Comment 18 Shawn Anastasio 2019-07-17 20:02:33 UTC
Created attachment 283801 [details]
test patch #2

Here's the new patch that should restore the previous behavior correctly.
Comment 19 Shawn Anastasio 2019-07-17 20:30:27 UTC
Created attachment 283803 [details]
test patch #3

oops, missed a couple of includes and made a typo. Fixed those.
Comment 20 Robert Bridge 2019-07-17 22:09:41 UTC
I was encountering a bug showing similar symptoms with a different trigger: For me, any attempt to play sound consistently and immediately crashed my system. 

This was not the case with the 4.20 kernel, was confirmed happening with the 5.1 kernel. git bisection identified the same patch Timothy has identified as the patch introducing the issue for me.

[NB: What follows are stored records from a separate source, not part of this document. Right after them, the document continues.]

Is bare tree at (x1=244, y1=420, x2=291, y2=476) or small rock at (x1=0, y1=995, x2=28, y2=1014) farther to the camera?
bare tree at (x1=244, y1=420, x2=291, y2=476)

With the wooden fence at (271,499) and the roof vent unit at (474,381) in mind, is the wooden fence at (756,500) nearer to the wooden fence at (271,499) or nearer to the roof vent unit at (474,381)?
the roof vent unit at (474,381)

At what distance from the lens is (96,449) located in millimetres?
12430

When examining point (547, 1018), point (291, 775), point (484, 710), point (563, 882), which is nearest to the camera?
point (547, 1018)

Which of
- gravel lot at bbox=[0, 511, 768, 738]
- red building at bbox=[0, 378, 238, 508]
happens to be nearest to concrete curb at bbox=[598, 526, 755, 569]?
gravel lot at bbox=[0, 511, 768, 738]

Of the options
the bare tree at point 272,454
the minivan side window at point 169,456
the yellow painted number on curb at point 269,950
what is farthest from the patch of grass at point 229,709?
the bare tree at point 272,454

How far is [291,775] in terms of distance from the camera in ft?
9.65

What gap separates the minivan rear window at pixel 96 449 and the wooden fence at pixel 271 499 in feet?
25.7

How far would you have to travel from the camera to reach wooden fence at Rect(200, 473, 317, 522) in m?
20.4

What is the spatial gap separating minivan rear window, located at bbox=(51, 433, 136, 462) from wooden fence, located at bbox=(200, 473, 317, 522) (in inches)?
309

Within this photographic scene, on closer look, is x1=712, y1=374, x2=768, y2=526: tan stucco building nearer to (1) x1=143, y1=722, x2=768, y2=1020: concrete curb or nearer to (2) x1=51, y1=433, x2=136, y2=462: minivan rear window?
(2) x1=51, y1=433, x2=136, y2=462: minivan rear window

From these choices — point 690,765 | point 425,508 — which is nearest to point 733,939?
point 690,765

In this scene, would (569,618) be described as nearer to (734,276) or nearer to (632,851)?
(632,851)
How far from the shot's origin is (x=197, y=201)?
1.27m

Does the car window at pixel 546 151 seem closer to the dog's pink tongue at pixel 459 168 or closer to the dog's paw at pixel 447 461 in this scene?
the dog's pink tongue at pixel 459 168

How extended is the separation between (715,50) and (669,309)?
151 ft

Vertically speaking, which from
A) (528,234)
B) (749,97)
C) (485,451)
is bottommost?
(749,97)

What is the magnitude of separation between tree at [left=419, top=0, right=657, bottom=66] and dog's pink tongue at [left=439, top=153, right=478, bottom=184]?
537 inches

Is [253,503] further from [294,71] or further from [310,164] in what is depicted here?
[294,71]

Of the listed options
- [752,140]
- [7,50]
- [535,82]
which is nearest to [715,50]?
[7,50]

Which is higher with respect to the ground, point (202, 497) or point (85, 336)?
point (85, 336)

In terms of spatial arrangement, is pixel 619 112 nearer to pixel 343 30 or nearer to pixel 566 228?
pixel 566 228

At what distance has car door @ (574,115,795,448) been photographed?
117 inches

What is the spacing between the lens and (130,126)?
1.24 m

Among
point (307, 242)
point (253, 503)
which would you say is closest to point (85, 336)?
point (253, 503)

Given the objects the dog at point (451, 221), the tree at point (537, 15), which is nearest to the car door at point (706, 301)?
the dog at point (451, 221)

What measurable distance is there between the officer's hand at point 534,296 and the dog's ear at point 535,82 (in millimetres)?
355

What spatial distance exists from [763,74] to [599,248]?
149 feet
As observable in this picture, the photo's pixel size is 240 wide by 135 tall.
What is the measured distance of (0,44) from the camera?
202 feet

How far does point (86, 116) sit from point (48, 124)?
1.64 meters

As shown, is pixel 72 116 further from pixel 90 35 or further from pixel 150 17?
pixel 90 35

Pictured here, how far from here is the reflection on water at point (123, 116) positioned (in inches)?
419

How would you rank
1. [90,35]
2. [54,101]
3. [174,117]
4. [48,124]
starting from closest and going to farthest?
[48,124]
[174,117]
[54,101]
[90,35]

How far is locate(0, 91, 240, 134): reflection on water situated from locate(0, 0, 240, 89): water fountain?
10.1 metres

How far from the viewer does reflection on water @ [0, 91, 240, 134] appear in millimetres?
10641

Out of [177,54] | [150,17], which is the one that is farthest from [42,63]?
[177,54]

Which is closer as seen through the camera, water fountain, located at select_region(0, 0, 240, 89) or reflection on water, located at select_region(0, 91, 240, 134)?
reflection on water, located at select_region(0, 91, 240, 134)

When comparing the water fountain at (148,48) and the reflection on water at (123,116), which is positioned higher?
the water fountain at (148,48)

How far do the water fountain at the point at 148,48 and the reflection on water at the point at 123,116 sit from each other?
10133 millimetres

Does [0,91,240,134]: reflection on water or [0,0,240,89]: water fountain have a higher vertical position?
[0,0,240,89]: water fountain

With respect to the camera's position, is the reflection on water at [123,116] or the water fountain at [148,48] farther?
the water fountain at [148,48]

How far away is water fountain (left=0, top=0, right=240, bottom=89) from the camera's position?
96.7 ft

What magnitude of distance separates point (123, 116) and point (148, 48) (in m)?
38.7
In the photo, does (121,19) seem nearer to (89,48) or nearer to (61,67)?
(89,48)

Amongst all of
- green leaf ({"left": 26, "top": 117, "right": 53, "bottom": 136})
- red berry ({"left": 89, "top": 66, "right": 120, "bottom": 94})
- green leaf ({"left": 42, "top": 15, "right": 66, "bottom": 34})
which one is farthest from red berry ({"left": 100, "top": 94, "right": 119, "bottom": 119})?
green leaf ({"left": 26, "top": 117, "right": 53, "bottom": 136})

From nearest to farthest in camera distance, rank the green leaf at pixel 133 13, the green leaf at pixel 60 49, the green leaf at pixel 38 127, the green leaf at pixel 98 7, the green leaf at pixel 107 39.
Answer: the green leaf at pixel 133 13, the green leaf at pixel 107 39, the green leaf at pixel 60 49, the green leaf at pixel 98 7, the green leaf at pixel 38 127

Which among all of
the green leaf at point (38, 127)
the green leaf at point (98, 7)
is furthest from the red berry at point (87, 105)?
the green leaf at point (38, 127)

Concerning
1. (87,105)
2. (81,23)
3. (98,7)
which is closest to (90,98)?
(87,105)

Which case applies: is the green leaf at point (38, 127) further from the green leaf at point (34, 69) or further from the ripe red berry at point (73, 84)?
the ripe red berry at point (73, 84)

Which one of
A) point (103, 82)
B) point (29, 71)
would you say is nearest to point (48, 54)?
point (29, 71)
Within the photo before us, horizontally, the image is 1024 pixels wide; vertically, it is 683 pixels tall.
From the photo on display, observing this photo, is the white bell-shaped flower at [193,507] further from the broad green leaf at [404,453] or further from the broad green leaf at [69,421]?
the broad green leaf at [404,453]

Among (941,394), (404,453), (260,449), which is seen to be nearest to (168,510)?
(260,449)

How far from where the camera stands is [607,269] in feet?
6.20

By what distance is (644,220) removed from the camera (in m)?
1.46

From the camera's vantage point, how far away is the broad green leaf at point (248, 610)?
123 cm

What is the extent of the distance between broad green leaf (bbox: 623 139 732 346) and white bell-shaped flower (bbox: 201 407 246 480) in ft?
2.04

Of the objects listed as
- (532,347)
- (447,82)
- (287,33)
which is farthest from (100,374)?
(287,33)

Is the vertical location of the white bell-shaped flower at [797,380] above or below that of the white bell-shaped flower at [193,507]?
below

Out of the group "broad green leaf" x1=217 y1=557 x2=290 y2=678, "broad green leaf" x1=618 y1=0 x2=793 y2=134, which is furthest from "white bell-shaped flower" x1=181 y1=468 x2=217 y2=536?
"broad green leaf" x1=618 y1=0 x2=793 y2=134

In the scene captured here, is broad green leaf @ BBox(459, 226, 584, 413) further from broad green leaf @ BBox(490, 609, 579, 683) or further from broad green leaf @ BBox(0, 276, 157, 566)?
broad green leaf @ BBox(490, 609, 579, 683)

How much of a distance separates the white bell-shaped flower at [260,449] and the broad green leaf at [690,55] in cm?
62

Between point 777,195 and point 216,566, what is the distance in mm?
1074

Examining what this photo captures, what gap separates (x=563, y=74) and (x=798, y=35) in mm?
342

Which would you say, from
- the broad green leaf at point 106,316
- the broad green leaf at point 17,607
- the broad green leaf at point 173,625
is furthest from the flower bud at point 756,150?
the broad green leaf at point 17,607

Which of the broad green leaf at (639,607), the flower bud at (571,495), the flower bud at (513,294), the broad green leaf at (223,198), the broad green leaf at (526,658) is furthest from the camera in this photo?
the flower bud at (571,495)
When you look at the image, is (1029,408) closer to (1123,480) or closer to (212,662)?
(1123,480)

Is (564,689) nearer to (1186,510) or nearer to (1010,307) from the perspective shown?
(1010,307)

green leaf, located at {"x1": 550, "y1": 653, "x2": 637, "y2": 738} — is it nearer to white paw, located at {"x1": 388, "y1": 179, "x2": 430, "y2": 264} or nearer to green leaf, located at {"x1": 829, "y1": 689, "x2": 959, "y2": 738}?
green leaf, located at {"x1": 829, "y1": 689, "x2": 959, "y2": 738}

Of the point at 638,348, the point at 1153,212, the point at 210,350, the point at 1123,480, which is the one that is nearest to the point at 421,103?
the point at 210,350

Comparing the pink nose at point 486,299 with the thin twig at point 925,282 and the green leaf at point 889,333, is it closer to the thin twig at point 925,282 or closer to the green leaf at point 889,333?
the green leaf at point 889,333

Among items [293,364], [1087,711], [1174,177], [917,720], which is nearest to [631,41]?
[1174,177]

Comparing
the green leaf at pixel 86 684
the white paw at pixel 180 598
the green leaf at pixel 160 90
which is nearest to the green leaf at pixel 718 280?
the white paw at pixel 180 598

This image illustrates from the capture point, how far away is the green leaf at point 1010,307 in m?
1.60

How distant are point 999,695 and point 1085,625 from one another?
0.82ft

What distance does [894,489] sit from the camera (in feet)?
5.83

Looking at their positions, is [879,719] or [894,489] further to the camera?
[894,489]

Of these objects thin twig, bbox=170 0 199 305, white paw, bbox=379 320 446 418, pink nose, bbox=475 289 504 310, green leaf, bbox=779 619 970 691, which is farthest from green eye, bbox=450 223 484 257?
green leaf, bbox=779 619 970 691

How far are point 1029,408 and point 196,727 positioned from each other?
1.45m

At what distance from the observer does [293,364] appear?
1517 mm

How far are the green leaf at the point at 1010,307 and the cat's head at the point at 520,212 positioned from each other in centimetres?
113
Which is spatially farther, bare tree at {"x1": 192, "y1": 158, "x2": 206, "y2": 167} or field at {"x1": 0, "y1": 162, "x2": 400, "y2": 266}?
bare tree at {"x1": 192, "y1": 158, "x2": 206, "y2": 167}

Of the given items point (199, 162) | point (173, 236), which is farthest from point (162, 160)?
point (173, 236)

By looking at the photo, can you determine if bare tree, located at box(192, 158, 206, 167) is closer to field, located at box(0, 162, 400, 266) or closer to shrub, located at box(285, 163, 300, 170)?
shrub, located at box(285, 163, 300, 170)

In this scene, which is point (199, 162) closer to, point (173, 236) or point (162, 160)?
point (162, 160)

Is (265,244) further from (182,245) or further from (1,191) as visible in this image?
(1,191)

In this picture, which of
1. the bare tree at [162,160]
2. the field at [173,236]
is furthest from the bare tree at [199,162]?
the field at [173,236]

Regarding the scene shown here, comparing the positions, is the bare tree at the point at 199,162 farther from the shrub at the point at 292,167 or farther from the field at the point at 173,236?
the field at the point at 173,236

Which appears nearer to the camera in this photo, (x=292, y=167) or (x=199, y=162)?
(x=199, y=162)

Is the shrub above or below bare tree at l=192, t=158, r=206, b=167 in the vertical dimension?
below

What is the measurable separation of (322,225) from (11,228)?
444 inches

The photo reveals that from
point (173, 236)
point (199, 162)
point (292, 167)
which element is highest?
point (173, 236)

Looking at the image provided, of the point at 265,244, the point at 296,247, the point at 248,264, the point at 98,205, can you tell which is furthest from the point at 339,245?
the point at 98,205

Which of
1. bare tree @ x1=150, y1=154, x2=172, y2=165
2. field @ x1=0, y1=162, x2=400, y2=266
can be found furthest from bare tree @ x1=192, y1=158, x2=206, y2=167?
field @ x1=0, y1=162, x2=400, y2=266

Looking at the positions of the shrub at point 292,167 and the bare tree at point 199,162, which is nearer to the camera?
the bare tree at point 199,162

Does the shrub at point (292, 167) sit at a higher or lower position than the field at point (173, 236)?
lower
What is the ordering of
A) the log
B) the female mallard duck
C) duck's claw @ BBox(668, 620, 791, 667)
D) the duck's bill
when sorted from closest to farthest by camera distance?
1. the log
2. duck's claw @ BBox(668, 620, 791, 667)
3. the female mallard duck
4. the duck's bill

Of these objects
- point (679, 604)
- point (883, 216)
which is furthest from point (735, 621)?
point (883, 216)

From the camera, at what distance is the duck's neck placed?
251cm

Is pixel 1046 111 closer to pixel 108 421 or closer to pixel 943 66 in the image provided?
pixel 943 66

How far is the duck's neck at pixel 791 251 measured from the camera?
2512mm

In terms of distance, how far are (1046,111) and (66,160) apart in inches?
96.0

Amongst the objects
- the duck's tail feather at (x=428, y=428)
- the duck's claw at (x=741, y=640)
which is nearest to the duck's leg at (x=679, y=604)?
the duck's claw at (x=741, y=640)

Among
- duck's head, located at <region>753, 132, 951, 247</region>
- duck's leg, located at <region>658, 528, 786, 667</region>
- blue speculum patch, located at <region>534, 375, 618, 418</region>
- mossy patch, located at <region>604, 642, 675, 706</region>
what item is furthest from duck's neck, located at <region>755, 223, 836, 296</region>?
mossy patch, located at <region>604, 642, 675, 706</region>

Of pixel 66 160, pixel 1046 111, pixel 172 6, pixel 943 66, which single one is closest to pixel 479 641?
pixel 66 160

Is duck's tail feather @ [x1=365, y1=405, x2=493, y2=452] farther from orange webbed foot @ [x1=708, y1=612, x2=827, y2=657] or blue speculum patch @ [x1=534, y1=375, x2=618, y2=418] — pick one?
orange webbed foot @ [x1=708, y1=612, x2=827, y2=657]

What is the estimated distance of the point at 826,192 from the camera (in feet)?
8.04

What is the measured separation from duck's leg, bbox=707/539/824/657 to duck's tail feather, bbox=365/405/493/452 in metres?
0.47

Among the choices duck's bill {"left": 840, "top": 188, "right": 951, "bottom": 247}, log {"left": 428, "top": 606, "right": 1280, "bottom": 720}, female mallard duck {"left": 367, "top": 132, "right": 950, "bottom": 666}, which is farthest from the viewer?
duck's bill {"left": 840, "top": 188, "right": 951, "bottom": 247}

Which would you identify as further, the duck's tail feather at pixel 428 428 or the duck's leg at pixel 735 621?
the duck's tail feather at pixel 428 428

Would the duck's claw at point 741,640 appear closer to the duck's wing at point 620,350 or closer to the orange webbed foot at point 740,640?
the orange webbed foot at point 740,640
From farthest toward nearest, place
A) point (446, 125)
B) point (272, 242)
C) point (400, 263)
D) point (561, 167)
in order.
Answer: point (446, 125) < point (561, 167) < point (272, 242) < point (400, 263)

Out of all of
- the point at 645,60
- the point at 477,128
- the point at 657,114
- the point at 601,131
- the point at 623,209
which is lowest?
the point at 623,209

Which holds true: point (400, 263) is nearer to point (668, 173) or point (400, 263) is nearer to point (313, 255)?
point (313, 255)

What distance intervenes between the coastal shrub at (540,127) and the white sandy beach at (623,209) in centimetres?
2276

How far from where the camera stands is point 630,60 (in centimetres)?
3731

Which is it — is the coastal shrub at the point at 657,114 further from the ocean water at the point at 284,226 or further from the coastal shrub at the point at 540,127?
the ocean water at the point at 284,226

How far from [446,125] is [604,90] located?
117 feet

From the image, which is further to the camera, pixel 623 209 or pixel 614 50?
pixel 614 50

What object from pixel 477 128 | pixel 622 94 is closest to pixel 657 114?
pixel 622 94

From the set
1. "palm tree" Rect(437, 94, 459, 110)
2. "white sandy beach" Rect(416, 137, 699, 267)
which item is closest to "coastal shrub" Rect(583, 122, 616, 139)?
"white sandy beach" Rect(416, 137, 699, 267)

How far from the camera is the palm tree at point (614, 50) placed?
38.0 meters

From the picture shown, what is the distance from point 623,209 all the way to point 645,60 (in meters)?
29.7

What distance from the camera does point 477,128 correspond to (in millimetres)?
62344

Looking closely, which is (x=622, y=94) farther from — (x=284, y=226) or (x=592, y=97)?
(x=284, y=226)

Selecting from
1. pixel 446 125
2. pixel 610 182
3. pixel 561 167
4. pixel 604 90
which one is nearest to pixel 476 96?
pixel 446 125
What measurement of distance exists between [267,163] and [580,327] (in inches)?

I can confirm that the patch provided by Shawn appears to fix the issue. Building a kernel with that patch applied to head (commit 22051d9c4a57d3b4a8b5a7407efc80c71c7bfb16) from linux.git provides me with a kernel that no longer crashes when I attempt to play sound.
Comment 21 Timothy Pearson 2019-07-17 23:20:18 UTC
Patch #3 confirmed working when applied against kernel 5.2.1.  Thanks Shawn!
Comment 22 Shawn Anastasio 2019-07-17 23:58:35 UTC
Great! I've posted the patch to the linuxppc-dev mailing list here: https://patchwork.ozlabs.org/patch/1133466/.
Comment 23 Timothy Pearson 2019-07-18 00:39:38 UTC
A nit, but might want to mark this bug as a regression and update the kernel version to 5.2.1?
Comment 24 Shawn Anastasio 2019-07-18 00:50:32 UTC
Done. I've also updated the product/component to Platform Specific/PPC-64 since
this wasn't an issue with amdgpu after all.
Comment 25 Michael Ellerman 2019-07-22 23:11:37 UTC
This is in my fixes branch which I'll send to Linus later this week:

https://git.kernel.org/powerpc/c/b4fc36e60f25cf22bf8b7b015a701015740c3743
Comment 26 Michael Ellerman 2019-07-30 05:28:18 UTC
Now merged, thanks all.

If the fix isn't working please reopen.